-- Begin --
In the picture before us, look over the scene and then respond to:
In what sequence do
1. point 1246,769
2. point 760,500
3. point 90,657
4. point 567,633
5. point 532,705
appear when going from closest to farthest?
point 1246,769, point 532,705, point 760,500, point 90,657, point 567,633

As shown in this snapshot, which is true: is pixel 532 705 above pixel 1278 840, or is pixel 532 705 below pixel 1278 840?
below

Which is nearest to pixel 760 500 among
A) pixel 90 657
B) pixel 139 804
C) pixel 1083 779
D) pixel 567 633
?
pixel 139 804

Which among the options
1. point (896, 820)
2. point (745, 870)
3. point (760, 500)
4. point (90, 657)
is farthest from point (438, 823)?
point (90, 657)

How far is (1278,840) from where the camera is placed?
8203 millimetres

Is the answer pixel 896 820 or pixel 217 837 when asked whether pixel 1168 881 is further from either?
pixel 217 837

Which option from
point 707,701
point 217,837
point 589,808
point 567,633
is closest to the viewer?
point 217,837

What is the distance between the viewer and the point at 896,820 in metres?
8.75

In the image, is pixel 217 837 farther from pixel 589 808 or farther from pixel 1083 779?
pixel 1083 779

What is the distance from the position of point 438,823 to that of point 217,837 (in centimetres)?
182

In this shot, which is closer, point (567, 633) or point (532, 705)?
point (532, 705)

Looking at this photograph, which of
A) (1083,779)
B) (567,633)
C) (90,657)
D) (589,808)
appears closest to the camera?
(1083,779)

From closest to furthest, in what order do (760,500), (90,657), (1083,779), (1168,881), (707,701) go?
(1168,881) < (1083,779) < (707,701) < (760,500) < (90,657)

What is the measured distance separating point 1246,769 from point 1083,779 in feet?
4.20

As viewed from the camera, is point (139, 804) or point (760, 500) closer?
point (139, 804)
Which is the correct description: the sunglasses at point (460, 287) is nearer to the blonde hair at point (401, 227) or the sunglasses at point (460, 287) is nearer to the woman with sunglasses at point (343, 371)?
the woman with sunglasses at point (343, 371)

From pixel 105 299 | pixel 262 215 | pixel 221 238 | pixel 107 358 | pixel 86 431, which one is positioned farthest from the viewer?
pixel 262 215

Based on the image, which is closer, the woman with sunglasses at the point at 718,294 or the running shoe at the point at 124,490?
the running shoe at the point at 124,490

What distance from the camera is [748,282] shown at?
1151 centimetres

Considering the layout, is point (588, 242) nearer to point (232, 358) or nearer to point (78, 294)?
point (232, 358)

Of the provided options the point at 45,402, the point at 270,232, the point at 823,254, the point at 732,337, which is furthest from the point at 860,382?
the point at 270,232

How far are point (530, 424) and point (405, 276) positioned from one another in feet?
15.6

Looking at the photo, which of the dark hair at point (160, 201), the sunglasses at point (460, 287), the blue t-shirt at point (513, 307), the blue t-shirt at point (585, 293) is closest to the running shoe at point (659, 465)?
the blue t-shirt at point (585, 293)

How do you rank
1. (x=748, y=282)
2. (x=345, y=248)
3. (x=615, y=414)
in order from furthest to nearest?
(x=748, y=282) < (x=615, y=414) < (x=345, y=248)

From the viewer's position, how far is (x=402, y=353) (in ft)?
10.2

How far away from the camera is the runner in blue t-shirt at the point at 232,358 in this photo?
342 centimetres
-- End --
EXERCISE TASK: Copy all of the rows above verbatim, changing nothing.

SOLUTION BELOW:
In the picture before us, look over the scene and then respond to:
In what sequence do
1. point 1246,769
2. point 760,500
3. point 90,657
4. point 567,633
5. point 532,705
appear when going from closest to farthest?
point 1246,769, point 532,705, point 760,500, point 90,657, point 567,633

As shown in this snapshot, which is true: is pixel 532 705 above pixel 1278 840, or is pixel 532 705 below pixel 1278 840?
below

Which is nearest to pixel 760 500 among
A) pixel 90 657
B) pixel 139 804
C) pixel 1083 779
D) pixel 567 633
?
pixel 139 804

Which among the options
1. point (896, 820)
2. point (745, 870)
3. point (760, 500)
4. point (90, 657)
is farthest from point (438, 823)?
point (90, 657)

How far is (1278,840) from where the camera is placed?
8203 millimetres

Is the answer pixel 896 820 or pixel 217 837 when asked whether pixel 1168 881 is further from either?
pixel 217 837

Which option from
point 707,701
point 217,837
point 589,808
point 567,633
is closest to the viewer?
point 217,837

What is the distance between the viewer and the point at 896,820 in metres?
8.75

In the image, is pixel 217 837 farther from pixel 589 808 or farther from pixel 1083 779?
pixel 1083 779

What is the distance from the position of point 438,823 to that of point 217,837 (in centimetres)?
182

In this shot, which is closer, point (567, 633) or point (532, 705)?
point (532, 705)

Looking at this photograph, which of
A) (1083,779)
B) (567,633)
C) (90,657)
D) (589,808)
appears closest to the camera?
(1083,779)

From closest to furthest, in what order do (760,500), (90,657), (1083,779), (1168,881), (707,701) go?
(1168,881) < (1083,779) < (707,701) < (760,500) < (90,657)

What is the measured distance separating point 1246,769 from point 1083,779 in feet?
4.20

As viewed from the camera, is point (139, 804) or point (760, 500) closer?
point (139, 804)
Which is the correct description: the sunglasses at point (460, 287) is nearer to the blonde hair at point (401, 227) or the sunglasses at point (460, 287) is nearer to the woman with sunglasses at point (343, 371)?
the woman with sunglasses at point (343, 371)

From pixel 105 299 | pixel 262 215 | pixel 221 238 | pixel 107 358 | pixel 86 431, which one is positioned farthest from the viewer?
pixel 262 215

Based on the image, which is closer, the woman with sunglasses at the point at 718,294 or the running shoe at the point at 124,490?
the running shoe at the point at 124,490

What distance from the camera is [748,282] shown at?
1151 centimetres

Considering the layout, is point (588, 242) nearer to point (232, 358) or nearer to point (78, 294)?
point (232, 358)

Of the provided options the point at 45,402, the point at 270,232, the point at 823,254, the point at 732,337, which is furthest from the point at 860,382?
the point at 270,232

How far are point (530, 424) and point (405, 276) positioned from one another in feet?
15.6

Looking at the photo, which of the dark hair at point (160, 201), the sunglasses at point (460, 287), the blue t-shirt at point (513, 307), the blue t-shirt at point (585, 293) is closest to the running shoe at point (659, 465)?
the blue t-shirt at point (585, 293)

How do you rank
1. (x=748, y=282)
2. (x=345, y=248)
3. (x=615, y=414)
in order from furthest to nearest?
(x=748, y=282) < (x=615, y=414) < (x=345, y=248)

From the viewer's position, how far is (x=402, y=353) (in ft)?
10.2

How far away from the camera is the runner in blue t-shirt at the point at 232,358 in this photo?
342 centimetres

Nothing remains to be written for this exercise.